# [WRITTEN REQUEST]
Copy out the rows below word for word, beginning at the line that contains "Given the scene" and ending after the line that contains "1.61 meters".
(begin)
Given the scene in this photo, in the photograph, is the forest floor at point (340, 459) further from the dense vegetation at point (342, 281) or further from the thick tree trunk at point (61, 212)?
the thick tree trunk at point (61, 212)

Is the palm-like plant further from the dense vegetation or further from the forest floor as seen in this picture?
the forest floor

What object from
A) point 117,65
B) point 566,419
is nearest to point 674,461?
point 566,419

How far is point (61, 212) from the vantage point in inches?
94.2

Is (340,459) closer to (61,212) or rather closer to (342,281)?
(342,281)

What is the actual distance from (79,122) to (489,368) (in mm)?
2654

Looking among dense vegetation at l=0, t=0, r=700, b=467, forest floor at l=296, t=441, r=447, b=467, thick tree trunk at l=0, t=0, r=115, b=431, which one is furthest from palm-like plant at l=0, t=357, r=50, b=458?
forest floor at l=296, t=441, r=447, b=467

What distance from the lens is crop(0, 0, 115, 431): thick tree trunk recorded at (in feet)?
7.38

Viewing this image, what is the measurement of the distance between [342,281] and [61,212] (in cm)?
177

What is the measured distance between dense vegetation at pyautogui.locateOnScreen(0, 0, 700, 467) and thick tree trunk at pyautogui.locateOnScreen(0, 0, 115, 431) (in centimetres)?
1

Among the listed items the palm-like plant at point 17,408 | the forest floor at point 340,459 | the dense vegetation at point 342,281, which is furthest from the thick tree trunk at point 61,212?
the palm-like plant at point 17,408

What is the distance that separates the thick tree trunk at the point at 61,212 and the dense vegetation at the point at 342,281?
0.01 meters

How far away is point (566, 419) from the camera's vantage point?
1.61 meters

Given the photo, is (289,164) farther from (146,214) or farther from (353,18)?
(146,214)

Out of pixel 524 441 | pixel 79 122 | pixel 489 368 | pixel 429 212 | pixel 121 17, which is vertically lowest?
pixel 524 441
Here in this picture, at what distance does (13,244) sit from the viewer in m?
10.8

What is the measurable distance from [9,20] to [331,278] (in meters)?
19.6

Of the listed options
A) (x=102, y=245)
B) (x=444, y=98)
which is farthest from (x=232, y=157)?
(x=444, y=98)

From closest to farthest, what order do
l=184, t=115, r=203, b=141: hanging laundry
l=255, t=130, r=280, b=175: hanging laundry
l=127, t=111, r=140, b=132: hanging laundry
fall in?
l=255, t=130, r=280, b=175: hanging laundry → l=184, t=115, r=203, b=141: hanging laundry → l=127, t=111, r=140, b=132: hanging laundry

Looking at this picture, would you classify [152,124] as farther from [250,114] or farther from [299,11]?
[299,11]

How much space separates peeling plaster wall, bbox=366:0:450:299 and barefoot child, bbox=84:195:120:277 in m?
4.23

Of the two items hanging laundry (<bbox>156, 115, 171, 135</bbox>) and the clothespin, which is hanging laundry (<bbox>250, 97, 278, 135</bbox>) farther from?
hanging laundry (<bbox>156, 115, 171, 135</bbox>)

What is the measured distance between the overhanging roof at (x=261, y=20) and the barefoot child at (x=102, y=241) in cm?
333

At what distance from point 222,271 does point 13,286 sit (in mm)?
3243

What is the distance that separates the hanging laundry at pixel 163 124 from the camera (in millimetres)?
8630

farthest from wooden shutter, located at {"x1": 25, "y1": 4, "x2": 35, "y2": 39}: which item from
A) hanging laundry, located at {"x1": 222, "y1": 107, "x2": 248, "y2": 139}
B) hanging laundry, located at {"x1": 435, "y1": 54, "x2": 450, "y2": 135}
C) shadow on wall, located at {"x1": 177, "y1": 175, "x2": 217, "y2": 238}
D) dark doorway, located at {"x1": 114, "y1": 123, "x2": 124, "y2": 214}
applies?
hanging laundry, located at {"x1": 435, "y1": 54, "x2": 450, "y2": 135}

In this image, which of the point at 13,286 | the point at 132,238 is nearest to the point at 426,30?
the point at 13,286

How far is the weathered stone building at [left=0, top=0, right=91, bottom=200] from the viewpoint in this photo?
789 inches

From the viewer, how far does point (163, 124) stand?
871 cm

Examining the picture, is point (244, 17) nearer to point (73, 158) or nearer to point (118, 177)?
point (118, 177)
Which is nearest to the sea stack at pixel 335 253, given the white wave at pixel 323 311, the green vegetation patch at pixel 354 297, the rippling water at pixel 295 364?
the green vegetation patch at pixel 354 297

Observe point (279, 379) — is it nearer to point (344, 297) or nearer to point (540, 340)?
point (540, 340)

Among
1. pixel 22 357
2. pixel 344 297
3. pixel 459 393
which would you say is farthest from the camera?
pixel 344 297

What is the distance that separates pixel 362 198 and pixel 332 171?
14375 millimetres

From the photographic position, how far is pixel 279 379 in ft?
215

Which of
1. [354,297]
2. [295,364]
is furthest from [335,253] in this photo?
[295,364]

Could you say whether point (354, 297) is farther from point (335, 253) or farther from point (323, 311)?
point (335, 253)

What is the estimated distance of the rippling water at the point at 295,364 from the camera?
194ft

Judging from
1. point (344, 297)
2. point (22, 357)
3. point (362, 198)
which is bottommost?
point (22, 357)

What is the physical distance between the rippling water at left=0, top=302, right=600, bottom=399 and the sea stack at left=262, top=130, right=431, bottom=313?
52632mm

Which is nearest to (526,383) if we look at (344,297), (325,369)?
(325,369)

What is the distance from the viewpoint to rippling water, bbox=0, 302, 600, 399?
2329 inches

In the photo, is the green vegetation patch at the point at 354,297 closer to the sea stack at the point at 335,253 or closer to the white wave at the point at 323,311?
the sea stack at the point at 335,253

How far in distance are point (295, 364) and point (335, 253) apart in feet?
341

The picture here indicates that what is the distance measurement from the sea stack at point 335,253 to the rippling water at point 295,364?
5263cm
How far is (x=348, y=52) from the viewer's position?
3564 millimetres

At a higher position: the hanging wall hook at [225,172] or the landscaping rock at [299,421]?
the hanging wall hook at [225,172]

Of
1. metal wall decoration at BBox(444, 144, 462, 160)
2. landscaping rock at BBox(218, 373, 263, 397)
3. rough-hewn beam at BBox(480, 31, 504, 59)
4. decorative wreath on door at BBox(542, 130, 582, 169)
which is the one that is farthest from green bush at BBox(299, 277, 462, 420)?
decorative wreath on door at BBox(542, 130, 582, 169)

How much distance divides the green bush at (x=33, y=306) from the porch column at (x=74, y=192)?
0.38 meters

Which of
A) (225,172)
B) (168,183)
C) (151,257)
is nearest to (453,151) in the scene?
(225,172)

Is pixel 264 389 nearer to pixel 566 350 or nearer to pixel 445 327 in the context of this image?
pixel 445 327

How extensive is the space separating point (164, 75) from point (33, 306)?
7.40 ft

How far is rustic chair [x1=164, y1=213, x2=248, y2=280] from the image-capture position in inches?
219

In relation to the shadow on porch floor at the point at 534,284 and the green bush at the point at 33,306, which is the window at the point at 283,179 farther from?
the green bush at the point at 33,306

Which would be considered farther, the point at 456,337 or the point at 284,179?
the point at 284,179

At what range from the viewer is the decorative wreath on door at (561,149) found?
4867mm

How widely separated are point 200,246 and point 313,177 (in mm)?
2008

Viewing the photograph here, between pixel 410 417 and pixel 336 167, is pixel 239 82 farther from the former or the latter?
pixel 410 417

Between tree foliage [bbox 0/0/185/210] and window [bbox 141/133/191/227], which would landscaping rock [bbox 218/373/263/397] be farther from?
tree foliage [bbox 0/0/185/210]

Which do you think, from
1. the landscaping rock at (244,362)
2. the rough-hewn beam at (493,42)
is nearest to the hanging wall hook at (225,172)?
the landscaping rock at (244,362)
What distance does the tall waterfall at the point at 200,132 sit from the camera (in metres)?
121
(end)
(begin)
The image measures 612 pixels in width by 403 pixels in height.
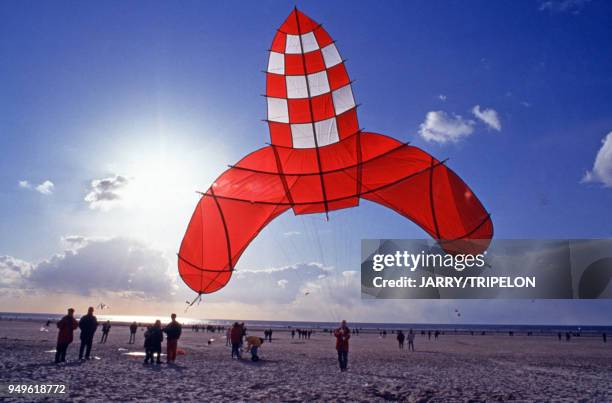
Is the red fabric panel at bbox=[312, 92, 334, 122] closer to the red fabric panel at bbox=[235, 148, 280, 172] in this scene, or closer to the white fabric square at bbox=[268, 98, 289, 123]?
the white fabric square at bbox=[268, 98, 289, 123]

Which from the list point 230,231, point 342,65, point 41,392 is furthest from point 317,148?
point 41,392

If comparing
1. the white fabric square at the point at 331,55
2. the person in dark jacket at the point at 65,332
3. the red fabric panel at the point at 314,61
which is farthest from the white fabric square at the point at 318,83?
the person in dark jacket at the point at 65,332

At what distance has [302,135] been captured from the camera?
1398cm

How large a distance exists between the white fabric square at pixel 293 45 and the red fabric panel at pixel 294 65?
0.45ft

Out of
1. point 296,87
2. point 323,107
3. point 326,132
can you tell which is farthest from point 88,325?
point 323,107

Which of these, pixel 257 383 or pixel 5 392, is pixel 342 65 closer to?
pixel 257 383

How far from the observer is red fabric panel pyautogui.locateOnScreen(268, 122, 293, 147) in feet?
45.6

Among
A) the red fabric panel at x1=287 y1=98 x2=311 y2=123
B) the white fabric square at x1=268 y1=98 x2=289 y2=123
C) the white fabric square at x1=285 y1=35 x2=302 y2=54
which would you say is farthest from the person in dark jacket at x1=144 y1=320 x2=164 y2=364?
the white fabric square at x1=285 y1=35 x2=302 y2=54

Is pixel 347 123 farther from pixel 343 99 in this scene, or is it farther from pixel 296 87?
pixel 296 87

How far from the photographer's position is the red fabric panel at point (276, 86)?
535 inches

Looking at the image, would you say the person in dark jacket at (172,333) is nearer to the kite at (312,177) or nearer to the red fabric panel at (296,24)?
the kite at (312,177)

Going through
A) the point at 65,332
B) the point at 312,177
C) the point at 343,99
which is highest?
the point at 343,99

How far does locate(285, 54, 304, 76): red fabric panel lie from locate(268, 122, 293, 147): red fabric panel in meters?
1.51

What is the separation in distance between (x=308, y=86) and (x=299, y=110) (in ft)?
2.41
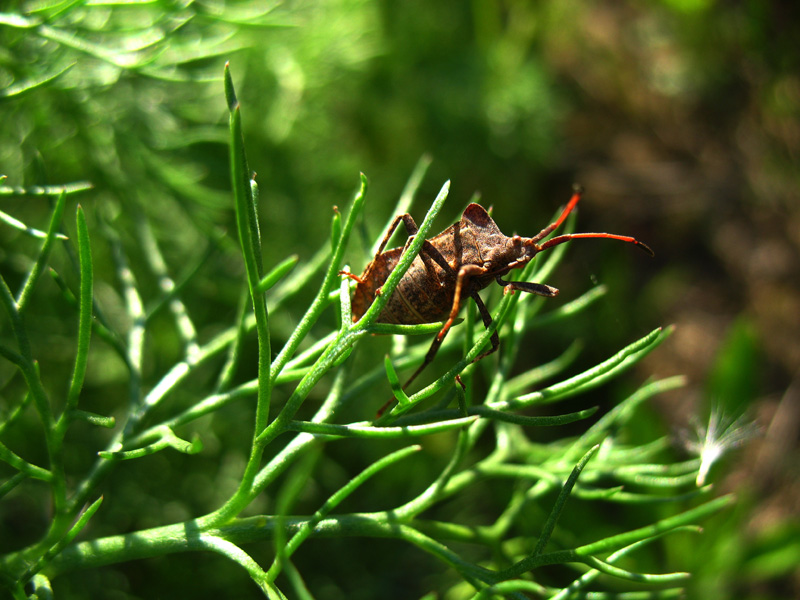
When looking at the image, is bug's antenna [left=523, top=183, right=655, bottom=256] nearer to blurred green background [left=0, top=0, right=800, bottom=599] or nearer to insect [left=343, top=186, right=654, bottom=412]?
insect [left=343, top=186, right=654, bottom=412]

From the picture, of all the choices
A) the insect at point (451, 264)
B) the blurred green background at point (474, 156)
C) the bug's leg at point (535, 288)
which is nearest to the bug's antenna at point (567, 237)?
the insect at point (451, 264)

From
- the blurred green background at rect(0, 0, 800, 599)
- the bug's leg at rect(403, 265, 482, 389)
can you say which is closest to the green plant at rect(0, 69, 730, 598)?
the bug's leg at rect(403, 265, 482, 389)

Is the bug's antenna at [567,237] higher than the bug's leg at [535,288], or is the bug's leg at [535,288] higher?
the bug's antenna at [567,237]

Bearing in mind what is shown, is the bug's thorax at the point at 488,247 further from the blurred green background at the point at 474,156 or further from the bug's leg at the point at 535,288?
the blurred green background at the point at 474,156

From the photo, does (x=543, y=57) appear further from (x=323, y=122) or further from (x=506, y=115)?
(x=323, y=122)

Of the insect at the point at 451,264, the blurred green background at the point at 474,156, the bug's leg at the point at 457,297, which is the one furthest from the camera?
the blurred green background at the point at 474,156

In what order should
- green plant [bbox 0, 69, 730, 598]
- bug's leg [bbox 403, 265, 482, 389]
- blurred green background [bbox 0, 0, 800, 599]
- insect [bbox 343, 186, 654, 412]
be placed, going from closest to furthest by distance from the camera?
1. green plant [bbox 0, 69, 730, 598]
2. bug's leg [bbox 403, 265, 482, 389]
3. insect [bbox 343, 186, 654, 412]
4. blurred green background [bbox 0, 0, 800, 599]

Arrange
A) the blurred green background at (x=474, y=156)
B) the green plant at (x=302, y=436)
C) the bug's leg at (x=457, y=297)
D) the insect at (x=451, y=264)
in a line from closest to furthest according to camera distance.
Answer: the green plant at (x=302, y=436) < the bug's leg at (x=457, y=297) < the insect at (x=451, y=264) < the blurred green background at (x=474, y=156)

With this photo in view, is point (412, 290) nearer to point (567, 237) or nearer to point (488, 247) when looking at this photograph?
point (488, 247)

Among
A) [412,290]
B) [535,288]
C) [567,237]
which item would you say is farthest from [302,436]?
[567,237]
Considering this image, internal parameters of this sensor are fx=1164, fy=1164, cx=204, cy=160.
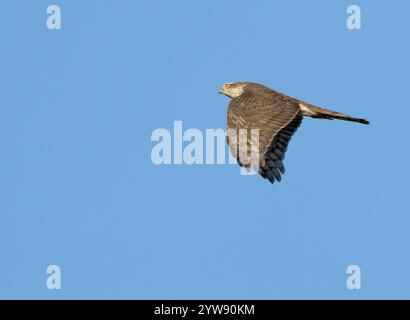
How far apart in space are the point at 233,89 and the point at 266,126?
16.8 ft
(end)
# [SOLUTION TO THE PROBLEM]
Given the scene in this photo, in the photograph, is the forest floor at point (340, 459) further from the dense vegetation at point (342, 281) or further from the thick tree trunk at point (61, 212)?
the thick tree trunk at point (61, 212)

Is the palm-like plant further from the dense vegetation or further from the forest floor as seen in this picture?
the forest floor

What object from
A) point 117,65
B) point 566,419
is nearest to point 674,461?
point 566,419

How far is point (61, 212) from the vantage point in inches?
94.2

Is (340,459) closer to (61,212) or rather closer to (342,281)?
(342,281)

What is the actual distance from (79,122) to (489,368) (in mm)?
2654

Looking among dense vegetation at l=0, t=0, r=700, b=467, forest floor at l=296, t=441, r=447, b=467, thick tree trunk at l=0, t=0, r=115, b=431, which one is furthest from palm-like plant at l=0, t=357, r=50, b=458?
forest floor at l=296, t=441, r=447, b=467

What distance from the lens is crop(0, 0, 115, 431): thick tree trunk recorded at (in feet)?
7.38

Viewing this image, what is the measurement of the distance between [342,281] and [61,212] (in cm)?
177

What is the measured distance between dense vegetation at pyautogui.locateOnScreen(0, 0, 700, 467) and thick tree trunk at pyautogui.locateOnScreen(0, 0, 115, 431) (in centimetres)?
1

Among the listed items the palm-like plant at point 17,408 | the forest floor at point 340,459 | the dense vegetation at point 342,281, which is furthest from the thick tree trunk at point 61,212?
the palm-like plant at point 17,408

What is the distance that separates the thick tree trunk at the point at 61,212 and the dense vegetation at the point at 342,281?
0.01 meters

How far away is point (566, 419) from the camera's vantage point?
1.61 meters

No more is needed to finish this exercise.